The forces arrayed against keeping a WNBA team in Connecticut, or anywhere in New England, proved to be too strong. The Mohegan Tribe bought the failing franchise from Orlando and moved it into their 8,000-seat arena within the casino. It has been full, or near full, more often than not, as smart business people made it the first franchise in the league to turn a profit beginning in 2010, and resourceful basketball people provided competitive teams on the court year after year. The Connecticut Sun helped save the league, but it has always been just business, nothing personal. The Tribe's idea was to bring people into the casino to spend more money, so even if it meant comping a lot of game tickets, it was worth their while. There was no reason for them to play games in Hartford, no matter how many tickets they might sell.
Now, during this "Sunset Season," the franchise will twice play in the capital of the basketball capital.
"It allows us to make sure we are getting around the state as much as we can," Tuck said, "so the most amount of people who want to see our team play, this may be their one chance and they'll have two opportunities to do it."
Interested in selling, they farmed a few games to Boston the last couple of years, where they drew 20,000 to TD Garden and got Boston investors to also bid $325 million for the franchise. The Tribe, which paid $10 million in 2003, was ready to cash out, and if the WNBA insisted they take a little less, $25 million less, and sell to Houston, they took the deal on the table. There goes the Sun, hello Houston Comets. Business, not personal.

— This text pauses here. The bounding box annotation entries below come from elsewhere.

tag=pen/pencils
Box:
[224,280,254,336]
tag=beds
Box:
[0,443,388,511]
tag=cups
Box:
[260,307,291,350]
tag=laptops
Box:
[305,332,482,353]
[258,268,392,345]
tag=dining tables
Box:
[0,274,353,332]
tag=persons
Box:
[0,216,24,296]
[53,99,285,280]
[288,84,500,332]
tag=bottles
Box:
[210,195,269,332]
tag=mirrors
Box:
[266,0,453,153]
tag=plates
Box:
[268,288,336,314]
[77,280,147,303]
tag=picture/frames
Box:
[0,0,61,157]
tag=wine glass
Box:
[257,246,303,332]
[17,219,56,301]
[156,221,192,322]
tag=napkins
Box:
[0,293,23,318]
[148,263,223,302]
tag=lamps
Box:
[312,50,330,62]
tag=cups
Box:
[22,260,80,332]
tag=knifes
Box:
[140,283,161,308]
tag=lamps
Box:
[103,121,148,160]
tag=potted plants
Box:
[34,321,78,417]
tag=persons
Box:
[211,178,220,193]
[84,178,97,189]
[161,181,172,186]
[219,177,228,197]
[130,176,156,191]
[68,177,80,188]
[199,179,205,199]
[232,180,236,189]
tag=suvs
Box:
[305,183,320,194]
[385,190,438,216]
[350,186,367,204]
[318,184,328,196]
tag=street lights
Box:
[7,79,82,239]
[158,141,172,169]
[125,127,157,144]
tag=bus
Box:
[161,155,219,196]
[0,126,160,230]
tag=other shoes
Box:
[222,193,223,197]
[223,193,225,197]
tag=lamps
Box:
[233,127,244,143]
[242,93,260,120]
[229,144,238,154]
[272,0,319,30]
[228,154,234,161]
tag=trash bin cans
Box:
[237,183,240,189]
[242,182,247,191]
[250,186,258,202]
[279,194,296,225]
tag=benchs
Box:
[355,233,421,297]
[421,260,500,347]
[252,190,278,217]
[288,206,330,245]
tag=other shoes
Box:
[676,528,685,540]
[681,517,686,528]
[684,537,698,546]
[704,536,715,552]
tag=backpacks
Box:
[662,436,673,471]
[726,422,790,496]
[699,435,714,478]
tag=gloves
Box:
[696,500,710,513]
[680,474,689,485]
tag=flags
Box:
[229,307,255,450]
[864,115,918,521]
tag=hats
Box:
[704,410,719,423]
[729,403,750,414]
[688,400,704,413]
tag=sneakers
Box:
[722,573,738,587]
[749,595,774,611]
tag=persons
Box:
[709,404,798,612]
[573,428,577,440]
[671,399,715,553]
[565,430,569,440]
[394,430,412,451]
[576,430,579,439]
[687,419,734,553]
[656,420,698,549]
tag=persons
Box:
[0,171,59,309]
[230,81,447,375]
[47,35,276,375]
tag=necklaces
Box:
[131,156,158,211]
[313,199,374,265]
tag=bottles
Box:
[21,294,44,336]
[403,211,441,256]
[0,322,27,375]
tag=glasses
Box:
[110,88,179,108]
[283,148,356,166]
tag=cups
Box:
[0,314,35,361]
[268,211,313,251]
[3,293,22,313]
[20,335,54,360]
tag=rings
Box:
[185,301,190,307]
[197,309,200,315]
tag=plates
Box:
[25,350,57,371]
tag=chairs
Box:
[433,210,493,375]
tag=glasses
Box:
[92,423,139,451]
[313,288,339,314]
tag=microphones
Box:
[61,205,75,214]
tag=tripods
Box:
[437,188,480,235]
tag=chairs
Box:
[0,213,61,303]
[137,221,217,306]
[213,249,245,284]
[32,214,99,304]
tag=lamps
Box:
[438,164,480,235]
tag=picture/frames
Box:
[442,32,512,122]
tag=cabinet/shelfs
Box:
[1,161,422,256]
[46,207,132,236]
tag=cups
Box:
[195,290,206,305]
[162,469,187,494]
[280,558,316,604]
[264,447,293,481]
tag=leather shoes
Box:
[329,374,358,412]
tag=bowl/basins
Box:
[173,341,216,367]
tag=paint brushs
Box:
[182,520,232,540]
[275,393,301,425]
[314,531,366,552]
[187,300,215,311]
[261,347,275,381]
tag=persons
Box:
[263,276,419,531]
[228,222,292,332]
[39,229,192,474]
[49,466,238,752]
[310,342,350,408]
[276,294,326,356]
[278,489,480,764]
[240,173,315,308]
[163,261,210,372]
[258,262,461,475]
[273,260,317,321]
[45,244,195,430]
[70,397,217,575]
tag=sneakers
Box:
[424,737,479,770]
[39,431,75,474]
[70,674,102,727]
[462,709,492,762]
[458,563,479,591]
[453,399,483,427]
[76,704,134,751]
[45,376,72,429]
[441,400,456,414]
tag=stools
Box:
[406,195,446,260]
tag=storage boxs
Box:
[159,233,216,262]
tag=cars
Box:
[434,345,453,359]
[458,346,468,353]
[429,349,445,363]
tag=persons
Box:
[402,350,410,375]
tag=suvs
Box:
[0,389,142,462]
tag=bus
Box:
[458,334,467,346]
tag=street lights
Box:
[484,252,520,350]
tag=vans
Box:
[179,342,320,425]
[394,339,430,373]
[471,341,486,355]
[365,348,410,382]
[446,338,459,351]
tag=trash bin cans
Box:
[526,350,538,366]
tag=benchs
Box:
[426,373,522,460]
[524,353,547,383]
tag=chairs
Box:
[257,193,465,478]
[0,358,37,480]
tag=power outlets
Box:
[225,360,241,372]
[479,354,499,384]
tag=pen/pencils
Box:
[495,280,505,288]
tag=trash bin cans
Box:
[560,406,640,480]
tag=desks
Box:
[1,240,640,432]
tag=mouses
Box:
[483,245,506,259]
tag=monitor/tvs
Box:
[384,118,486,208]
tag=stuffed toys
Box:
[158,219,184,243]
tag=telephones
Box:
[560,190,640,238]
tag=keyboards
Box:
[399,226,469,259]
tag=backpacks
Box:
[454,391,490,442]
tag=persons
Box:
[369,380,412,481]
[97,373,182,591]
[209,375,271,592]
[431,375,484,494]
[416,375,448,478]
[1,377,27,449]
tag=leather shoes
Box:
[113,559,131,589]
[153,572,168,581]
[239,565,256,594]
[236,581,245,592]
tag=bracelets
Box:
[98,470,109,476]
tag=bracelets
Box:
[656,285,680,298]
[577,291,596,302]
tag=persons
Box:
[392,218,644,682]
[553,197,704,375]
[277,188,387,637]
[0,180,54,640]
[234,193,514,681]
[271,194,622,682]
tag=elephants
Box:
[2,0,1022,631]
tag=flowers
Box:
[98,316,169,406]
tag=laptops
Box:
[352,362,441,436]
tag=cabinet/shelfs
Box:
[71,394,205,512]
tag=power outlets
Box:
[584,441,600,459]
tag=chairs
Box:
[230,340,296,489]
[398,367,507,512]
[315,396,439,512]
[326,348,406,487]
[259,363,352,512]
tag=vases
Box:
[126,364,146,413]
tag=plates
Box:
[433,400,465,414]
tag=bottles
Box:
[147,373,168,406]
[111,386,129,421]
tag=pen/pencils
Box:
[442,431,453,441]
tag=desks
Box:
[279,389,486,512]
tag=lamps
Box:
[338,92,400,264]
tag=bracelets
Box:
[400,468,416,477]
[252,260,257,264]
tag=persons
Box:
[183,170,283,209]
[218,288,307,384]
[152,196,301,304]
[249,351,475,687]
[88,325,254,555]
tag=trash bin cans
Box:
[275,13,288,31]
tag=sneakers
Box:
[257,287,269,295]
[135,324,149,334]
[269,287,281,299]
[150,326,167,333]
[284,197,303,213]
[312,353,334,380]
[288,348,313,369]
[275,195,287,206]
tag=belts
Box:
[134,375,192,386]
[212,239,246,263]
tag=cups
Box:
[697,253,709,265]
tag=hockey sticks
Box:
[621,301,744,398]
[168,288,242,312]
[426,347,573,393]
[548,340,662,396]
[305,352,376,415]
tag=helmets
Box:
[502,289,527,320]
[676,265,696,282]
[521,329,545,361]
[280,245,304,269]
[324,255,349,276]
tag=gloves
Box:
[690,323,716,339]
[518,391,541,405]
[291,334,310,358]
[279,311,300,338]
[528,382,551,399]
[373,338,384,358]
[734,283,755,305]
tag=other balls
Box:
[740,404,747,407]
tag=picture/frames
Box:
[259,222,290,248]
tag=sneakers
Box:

With its growth in recent years, the WNBA outgrew the small arena inside the casino, and probably have outgrown Hartford, a top 30 market, despite a 15,000 seat arena in Hartford that could be just the right size.
"I'm hoping they can enjoy the game, come watch us, continue to follow us," Nelson-Ododa said. "Connecticut's a basketball state in general, people love it, embrace it so much. It's a city, so I think putting any type of sport there would pan out well."
A half-sold building and apathetic crowd Saturday will trigger the "I told you so" crowd. See? Never would've worked. … A big, electric crowd of people who spend all day at the FanFest on Pratt Street and make their way over, and it will be cause to wonder what might have been. But this is not an audition; whatever statement is made, the powers that be in this case turned a deaf ear to Connecticut fans long ago. If Hartford is ever to get a team, it would have to be an expansion franchise sometime after 2032.
"I think any city can host (a team)," Tuck said. "Hartford is a smaller market than some of the bigger cities, but when you have people who are passionate about a sport, passionate about a team, I think people can make it successful. I'm always an optimist. Will it happen? Who knows, but I think people can make it work if they want it to."